Esistono altre questioni irrisolte. Il minerale utile a realizzare il preridotto è di gran lunga più pregiato di quello per gli altiforni: «Oggi è difficile procurarsi 2 milioni del minerale per il preridotto sul mercato. Se si volessero produrre 10 milioni di tonnellate di preridotto, ovvero la quantità prevista dai 4 impianti ipotizzati, servirebbero 14 milioni di tonnellate di minerale l’anno. Al momento non c’è alcuna società mineraria in grado di produrne in tali quantità e, anche per il futuro prossimo, gran parte delle quantità è opzionata», dice il professore.
Questa incertezza fa da cornice alla nuova procedura di vendita di Acciaierie d’Italia in As, che si chiuderà il 15 settembre, dopo che il precedente tentativo di cessione è stato un pasticcio: gli azeri di Baku steel si sono dileguati e gli indiani di Vulcan Steel sono rimasti alla finestra. Chi si ripresenterà per acquistare AdI, intera o a pezzi? Il ministro Urso a metà agosto ha fatto sapere che agli imprenditori che acquisiranno l’ex Ilva, «lo Stato offrirà, ove richiesto, il Dri. Ci sarà un tavolo dopo il 15 settembre, quando avremo la consapevolezza dei piani industriali presentati». Insomma, non è neanche così scontato che la decarbonizzazione ci sarà.
E tutto resta arenato sul fronte occupazionale, con il ministero del Lavoro che si prende qualche settimana di tempo per effettuare «più complessive e puntuali valutazioni sulla crisi in atto, sull’utilizzo e sulla consistenza dell’ammortizzatore sociale», ovvero non è scontata l’estensione della cassa integrazione a quattromila degli ottomila dipendenti di Taranto. «Da qualunque parte la si guardi non c’è alcuna garanzia futura. Non c’è certezza per i lavoratori e i cittadini. Non c’è certezza né sull’esistenza né sulla destinazione del polo di Dri. Mancano elementi concreti sulle modalità di approvvigionamento di energia e gas. Manca un piano industriale delineato con i tempi definiti sulla decarbonizzazione. Non c’è nulla», commenta Rocco Palombella, segretario della Uilm. L’unica certezza è l’esborso per il mantenimento della struttura Dri e i costi in crescita per l’amministrazione straordinaria: i tre commissari scelti a inizio 2024 dallo stesso Urso, Giancarlo Quaranta, Giovanni Fiori e Davide Tabarelli solo nell’ultimo trimestre 2024 hanno speso 2,9 milioni in consulenze. L’elenco di avvocati, studi legali, big della consulenza è impressionante, come lo sono i relativi compensi. La parcella record spetta agli avvocati Francesco Grieco e Carlo Cicala: 1.286.101 euro. A Bcg sono andati 927mila euro, a McKinsey un gettone da 488mila euro, a Bdo 724mila e 497 mila euro per lo studio Bonelli Erede. Nel 2025 il fiume di denaro non si è arrestato. Anzi.
____
Compito A:
Disponi le righe dei record come lista JSON di stringhe, una stringa per riga, omettendo le righe vuote.
____
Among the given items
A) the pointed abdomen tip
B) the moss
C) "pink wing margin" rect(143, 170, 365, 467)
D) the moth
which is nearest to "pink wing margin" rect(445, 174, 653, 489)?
____
Compito B:
Elenca tutti i beneficiari dei compensi per consulenze nominati nella sezione del documento, ciascuno con la somma indicata.

Risposta A:
[
  "Among the given items",
  "A) the pointed abdomen tip",
  "B) the moss",
  "C) \"pink wing margin\" rect(143, 170, 365, 467)",
  "D) the moth",
  "which is nearest to \"pink wing margin\" rect(445, 174, 653, 489)?"
]

Risposta B:
- Avvocati Francesco Grieco e Carlo Cicala: 1.286.101 euro
- Bcg: 927mila euro
- McKinsey: 488mila euro
- Bdo: 724mila euro
- Studio Bonelli Erede: 497 mila euro